Lightoj 1058 （组合数学）

Description

There are n distinct points in the plane, given by their integer coordinates. Find the number of parallelograms whose vertices lie on these points. In other words, find the number of 4-element subsets of these points that can be written as {A, B, C, D} such that AB || CD, and BC || AD. No four points are in a straight line.

Input

Input starts with an integer T (≤ 15), denoting the number of test cases.

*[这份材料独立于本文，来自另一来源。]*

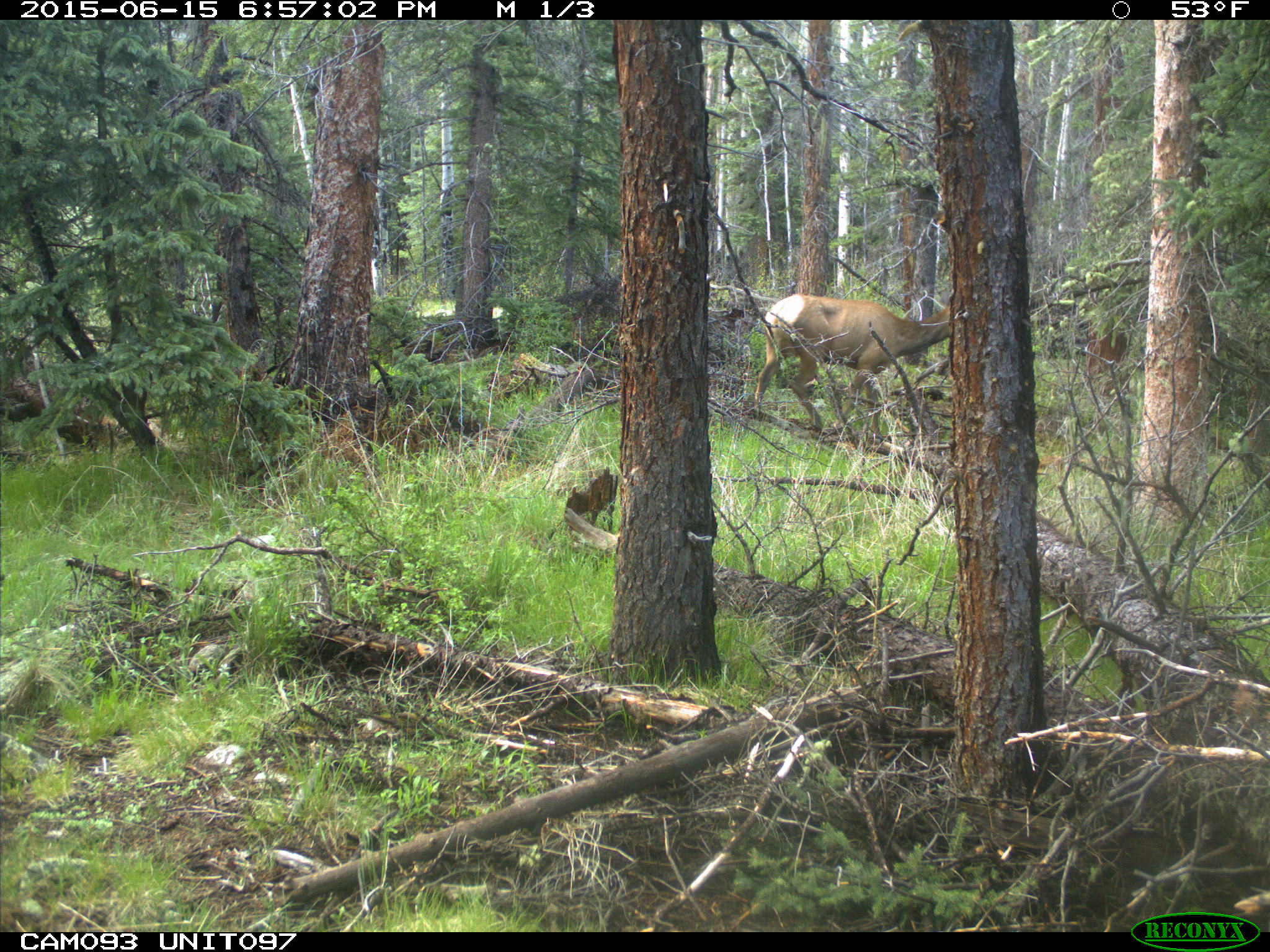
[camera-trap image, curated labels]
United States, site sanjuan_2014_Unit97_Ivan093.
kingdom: Animalia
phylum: Chordata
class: Mammalia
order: Artiodactyla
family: Cervidae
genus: Cervus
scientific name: Cervus elaphus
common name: red deer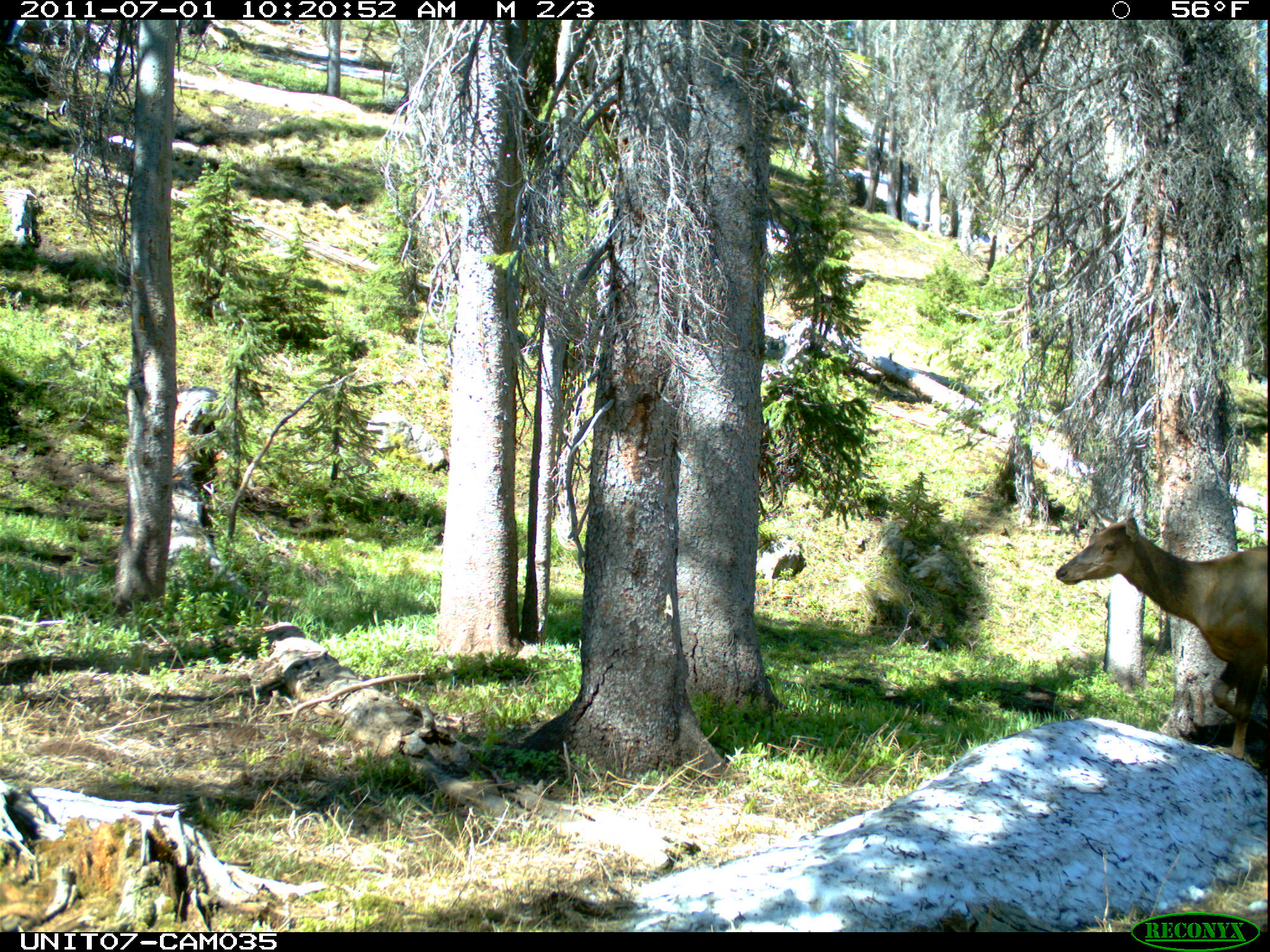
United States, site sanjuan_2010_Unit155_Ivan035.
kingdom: Animalia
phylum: Chordata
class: Mammalia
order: Artiodactyla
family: Cervidae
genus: Cervus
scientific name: Cervus elaphus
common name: red deer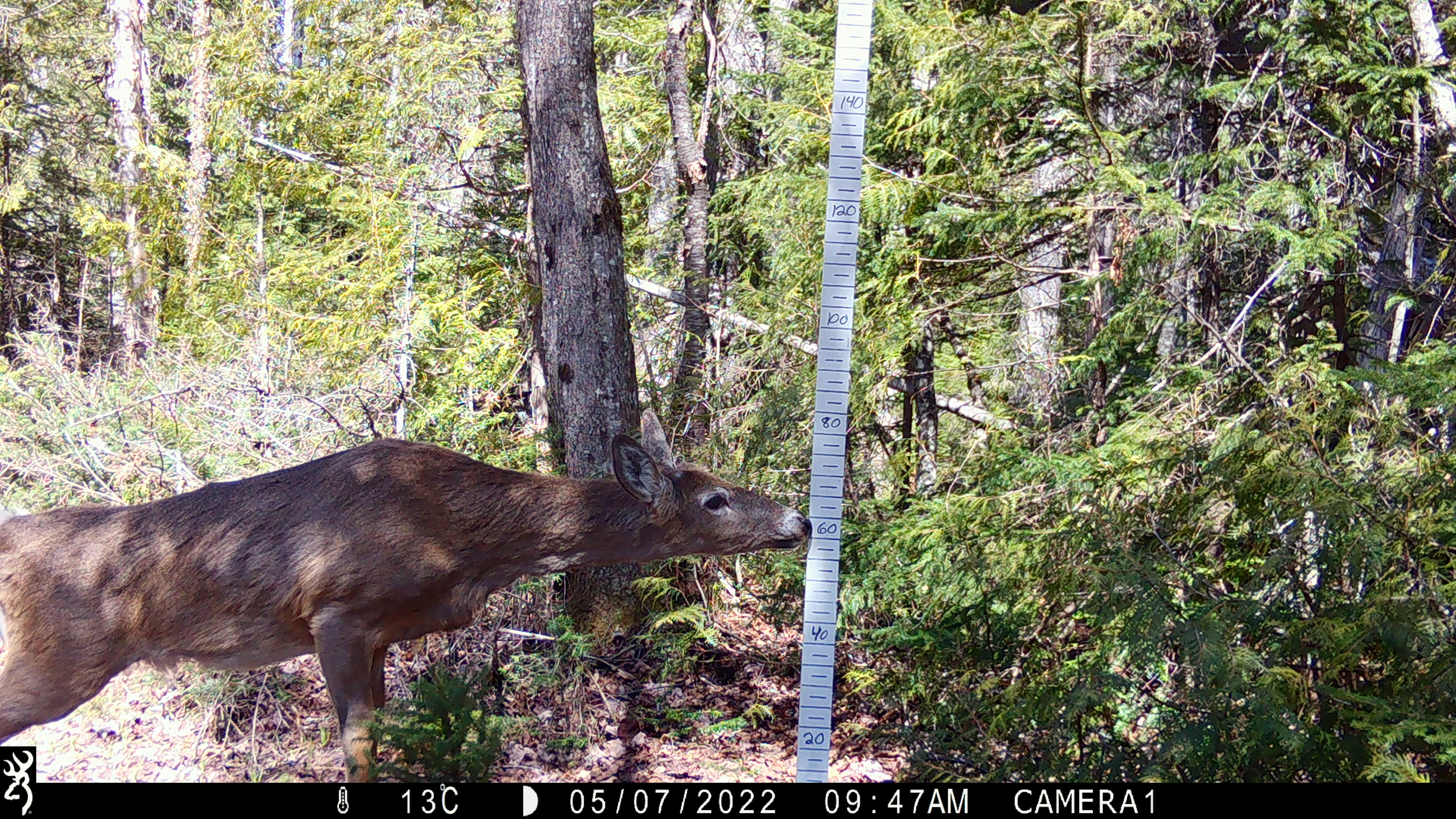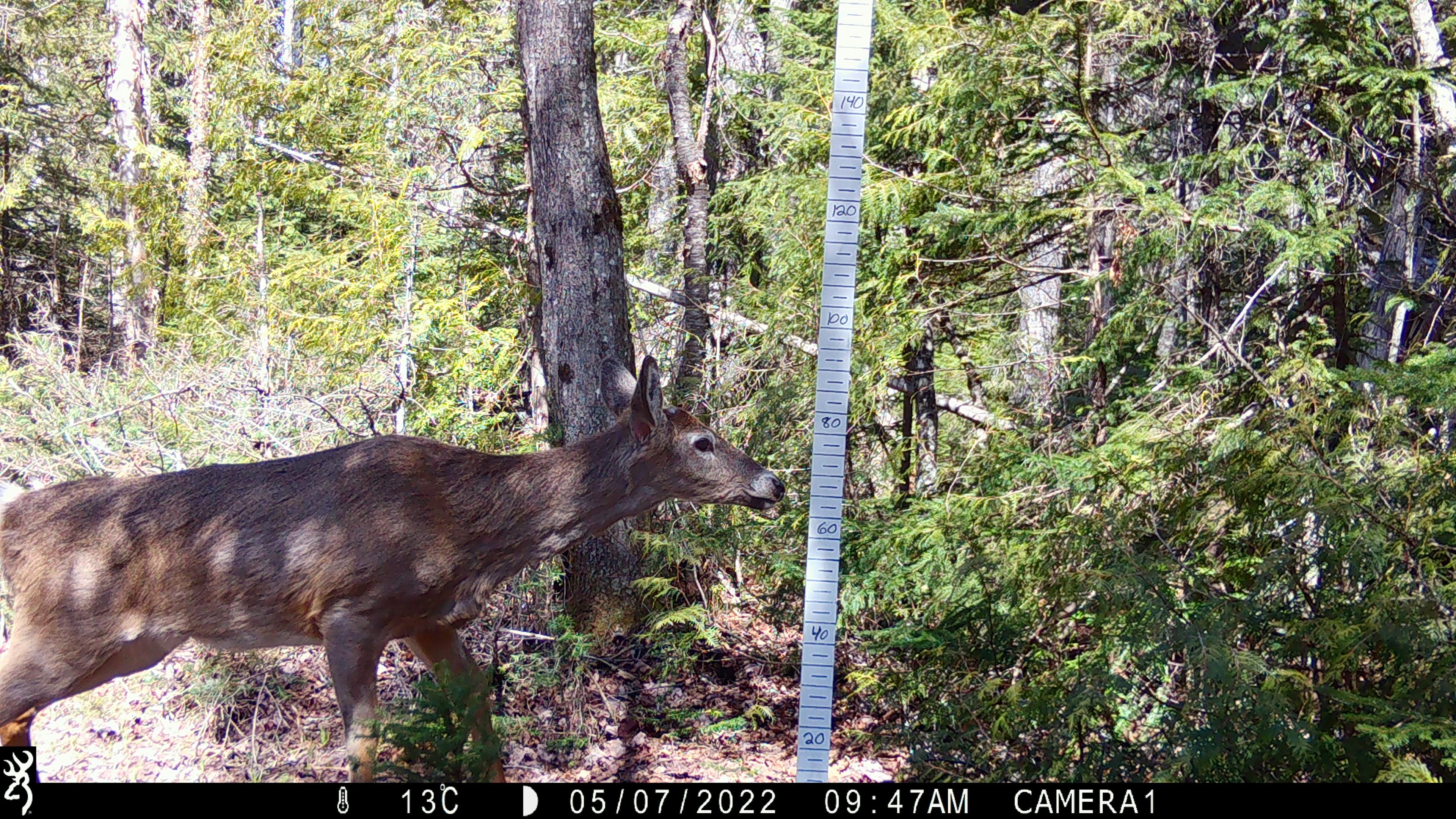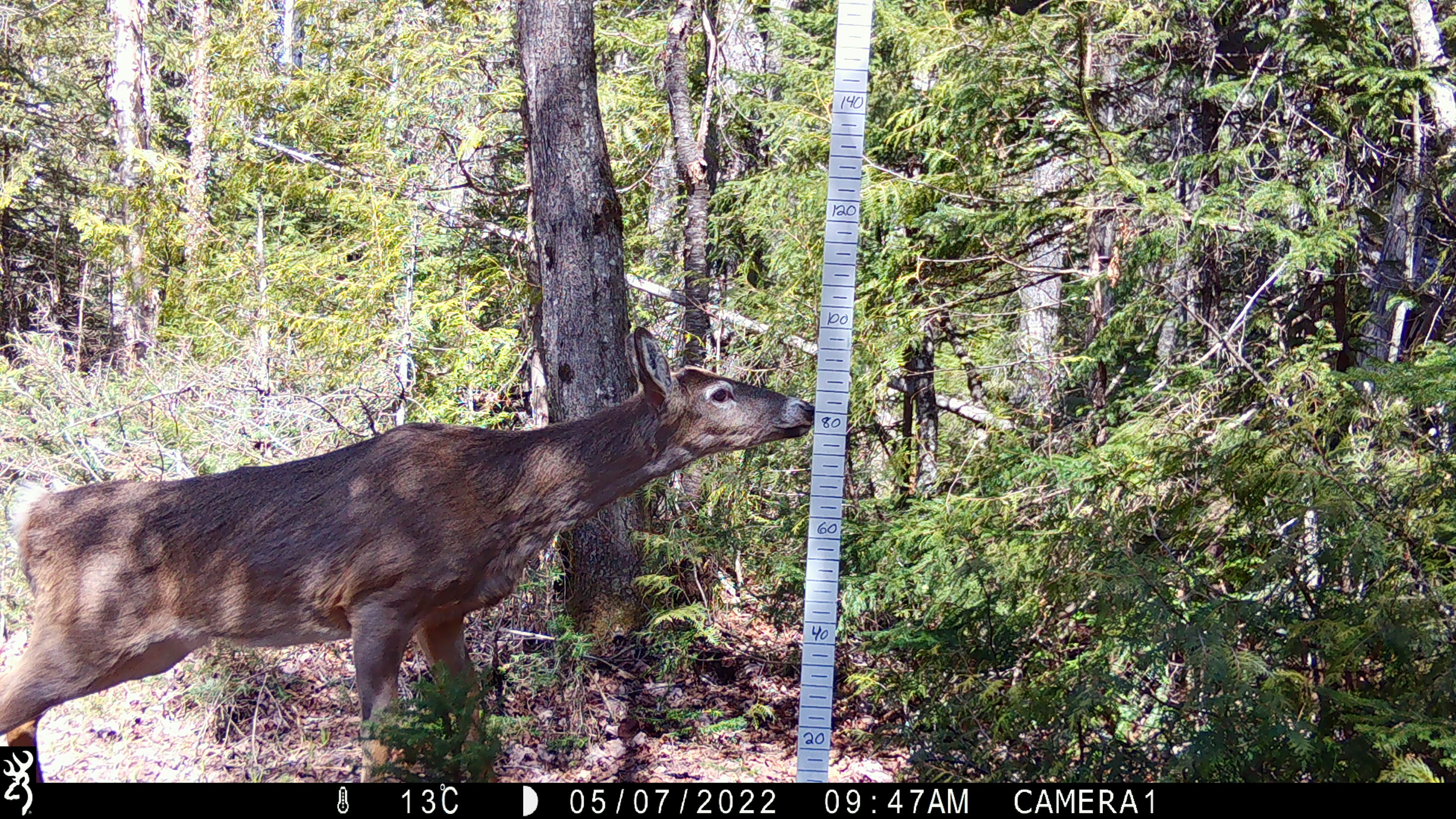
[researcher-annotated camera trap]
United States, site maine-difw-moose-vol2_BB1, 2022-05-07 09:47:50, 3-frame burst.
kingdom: Animalia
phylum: Chordata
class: Mammalia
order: Artiodactyla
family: Cervidae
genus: Odocoileus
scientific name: Odocoileus virginianus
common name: white-tailed deer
White-tailed deer (Odocoileus virginianus).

The first line of each test case contains an integer n (1 ≤ n ≤ 1000). Each of the next n lines, contains 2 space-separated integers x and y (the coordinates of a point) with magnitude (absolute value) of no more than 1000000000.

Output

For each case, print the case number and the number of parallelograms that can be formed.

Sample Input

2

6

0 0

2 0

4 0

1 1

3 1

5 1

7

-2 -1

8 9

5 7

1 1

4 8

2 0

9 8

Sample Output

Case 1: 5

Case 2: 6

还是得窃取别人的智慧

对于一个平行四边形啦，它们对角线的中点相交诶，所以说，只需要判断一下是否存在两条线中点相同就好了，然后结果就所以取两条线就过了

#include <cstdio>
#include <cstring>
#include <algorithm>
#include <queue>
#include <cmath>
using namespace std;
#define M 1010
#define LL long long

bool vis[M][M];
struct node
{
double x, y;
};
node no[M*M/2];

bool cmp(node a, node b)
{
if(a.x == b.x)
{
return a.y<b.y;
}
return a.x < b.x;
}

int main()
{
int t, n;
double x[M], y[M];
scanf("%d", &t);
for(int ca=1; ca<=t; ca++)
{
scanf("%d", &n);
for(int i=0; i<n; i++)
{
scanf("%lf%lf", &x[i], &y[i]);
}
int k = 0;
for(int i=0; i<n; i++)
{
for(int j=i+1; j<n; j++)
{
no[k].x = x[i] + x[j];
no[k++].y = y[i] + y[j];
}
}
sort(no, no+k, cmp);//方便找出相同的点诶
int flag = 0, num = 1, ans = 0;
for(int i=1; i<k; i++)
{
if(no[i].x == no[flag].x && no[i].y == no[flag].y)
{
num++;
}
else
{
ans += num * (num-1) / 2;
num = 1;
flag = i;
}
}

printf("Case %d: %d\n", ca, ans);
}

return 0;
}